Jumonville was born in the seigneury of Verchères, New France (now part of Quebec), the son of Nicolas-Antoine Coulon de Villiers, a French military officer. He began service with the French military at age 15 in his father's unit.

He served in the army during several conflicts with native groups in the western Great Lakes region where he was stationed with his father and several of his brothers. His father and one of his brothers were killed at Baie-des-Puants (present Green Bay, Wisconsin) during a battle with the Fox tribe. He was later promoted to Second Ensign and was stationed in Acadia during King George's War (a branch conflict of the War of the Austrian Succession).

[edit] Battle of Jumonville Glen

In June 1754, Jumonville was posted to Fort Duquesne with his older half-brother Louis Coulon de Villiers. The French were building up military strength in the Ohio Country in response to incursions by British traders settlers.

On May 23, 1754, Jumonville took command of a 35 man detachment from the fort and headed southwest. The exact nature of Jumonville's mission has been the subject of considerable debate both at the time and up to the present day. Officially his mission was to scout the area south of the fort. The French would later claim that he was a diplomat on a peaceful mission to deliver a message to the British. The British contended that he was sent to spy on their garrison at Fort Necessity and their road building project. Half King, the leader of a band of Mingos allied to the British, believed he was planning an ambush.

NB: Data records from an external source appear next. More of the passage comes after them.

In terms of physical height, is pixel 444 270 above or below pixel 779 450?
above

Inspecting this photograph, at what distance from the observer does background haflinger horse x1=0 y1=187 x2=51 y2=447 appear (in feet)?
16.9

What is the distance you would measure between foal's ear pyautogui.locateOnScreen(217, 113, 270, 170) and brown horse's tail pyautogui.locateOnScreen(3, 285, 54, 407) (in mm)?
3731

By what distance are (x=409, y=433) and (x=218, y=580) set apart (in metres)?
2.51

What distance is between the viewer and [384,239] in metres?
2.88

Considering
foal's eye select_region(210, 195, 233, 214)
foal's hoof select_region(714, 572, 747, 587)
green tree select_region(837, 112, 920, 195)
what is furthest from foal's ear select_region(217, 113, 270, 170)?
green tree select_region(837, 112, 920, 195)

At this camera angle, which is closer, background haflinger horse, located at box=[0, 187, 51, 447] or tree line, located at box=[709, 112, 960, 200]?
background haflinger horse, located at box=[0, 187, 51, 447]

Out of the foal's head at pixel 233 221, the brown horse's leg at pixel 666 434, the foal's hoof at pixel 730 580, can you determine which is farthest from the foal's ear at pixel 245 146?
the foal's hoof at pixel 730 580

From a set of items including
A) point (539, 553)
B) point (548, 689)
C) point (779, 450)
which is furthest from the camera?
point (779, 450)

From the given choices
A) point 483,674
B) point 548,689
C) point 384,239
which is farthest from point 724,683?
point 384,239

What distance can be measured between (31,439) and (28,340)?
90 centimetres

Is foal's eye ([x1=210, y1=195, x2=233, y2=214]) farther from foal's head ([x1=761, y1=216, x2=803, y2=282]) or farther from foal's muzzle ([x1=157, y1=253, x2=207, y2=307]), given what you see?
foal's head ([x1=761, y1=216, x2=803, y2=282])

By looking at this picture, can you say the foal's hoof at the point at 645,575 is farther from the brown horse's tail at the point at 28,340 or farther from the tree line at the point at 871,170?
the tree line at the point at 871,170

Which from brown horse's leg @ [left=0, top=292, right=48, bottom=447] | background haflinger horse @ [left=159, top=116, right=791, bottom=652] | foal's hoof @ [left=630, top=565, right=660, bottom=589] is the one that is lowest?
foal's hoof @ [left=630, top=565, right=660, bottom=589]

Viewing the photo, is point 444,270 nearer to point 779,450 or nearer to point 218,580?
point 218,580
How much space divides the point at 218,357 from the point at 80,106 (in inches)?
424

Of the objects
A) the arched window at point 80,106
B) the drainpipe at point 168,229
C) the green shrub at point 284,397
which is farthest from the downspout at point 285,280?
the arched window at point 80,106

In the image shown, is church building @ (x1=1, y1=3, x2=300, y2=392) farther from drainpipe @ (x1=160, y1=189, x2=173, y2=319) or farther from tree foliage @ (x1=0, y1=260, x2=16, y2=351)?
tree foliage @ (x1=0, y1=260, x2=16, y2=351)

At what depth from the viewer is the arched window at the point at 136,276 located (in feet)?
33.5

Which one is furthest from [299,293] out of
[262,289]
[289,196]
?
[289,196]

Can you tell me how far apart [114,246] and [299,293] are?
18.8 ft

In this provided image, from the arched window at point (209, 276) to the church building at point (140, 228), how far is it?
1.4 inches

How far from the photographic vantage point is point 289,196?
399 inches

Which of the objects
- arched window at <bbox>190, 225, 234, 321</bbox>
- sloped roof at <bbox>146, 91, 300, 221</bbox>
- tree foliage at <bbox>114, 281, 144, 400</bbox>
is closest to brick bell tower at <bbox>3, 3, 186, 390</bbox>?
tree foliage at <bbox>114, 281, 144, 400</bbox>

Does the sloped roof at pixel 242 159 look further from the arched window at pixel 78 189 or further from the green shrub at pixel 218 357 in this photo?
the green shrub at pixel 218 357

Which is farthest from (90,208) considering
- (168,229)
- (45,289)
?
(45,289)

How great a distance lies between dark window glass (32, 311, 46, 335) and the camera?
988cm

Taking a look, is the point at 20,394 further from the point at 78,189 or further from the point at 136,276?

On May 27, 1754, a group of Native American scouts discovered Jumonville's party camped in a small valley (later called Jumonville Glen) near what is now Uniontown, Pennsylvania. Half King went to Washington and pled with him to attack the French encampment, claiming it was a hostile party sent to ambush them.

Washington took a detachment of about 40 men from Fort Necessity and marched all night in a driving rain arriving at the encampment at dawn. What happened next, like so much about the incident, is a matter of controversy. The British claimed the French discovered their approach and opened fire on them. The French claimed the British ambushed their encampment. In either event, the battle lasted little more than 15 minutes and was a complete British victory. Ten French soldiers were killed and 21, including Jumonville, who was wounded, were captured.

Washington treated Jumonville as a prisoner of war and extended him the customary courtesies due a captured military officer. Washington attempted to interrogate Jumonville but the language barrier made communication difficult. During their conversation however, Half King walked up to Jumonville and without warning struck him in the head with a tomahawk killing him.

Why Half King did this has never been clear. He had been kidnapped by the French and sold into slavery as a child. He was also a representative of the Iroquois Confederacy, which stood to lose its authority over other Indian peoples in the Ohio River Valley if the French were able to assert their control. (For a detailed discussion, see Fred Anderson, Crucible of War: The Seven Years' War and the Fate of Empire in British North America 1754-1766 (2001).)

When word reached Fort Duquesne about the incident, Jumonville's half brother, Captain Coulon de Villiers, vowed revenge. He attacked Washington and the garrison at Fort Necessity and forced them to surrender on July 3, 1754. In the surrender document, written in French, Coulon de Villiers inserted a clause describing Jumonville's death as an "assassination". Washington, who did not speak French, signed the document. The "assassination" of the French "diplomat" Jumonville would later be used as propaganda by the French during the conflict.

Washington was heavily criticized in Britain for the incident. British statesman Horace Walpole referred to the controversy surrounding Jumonville's death as the "Jumonville Affair" and described it as "a shot fired by a young Virginian in the backwoods of America [that] set the world on fire."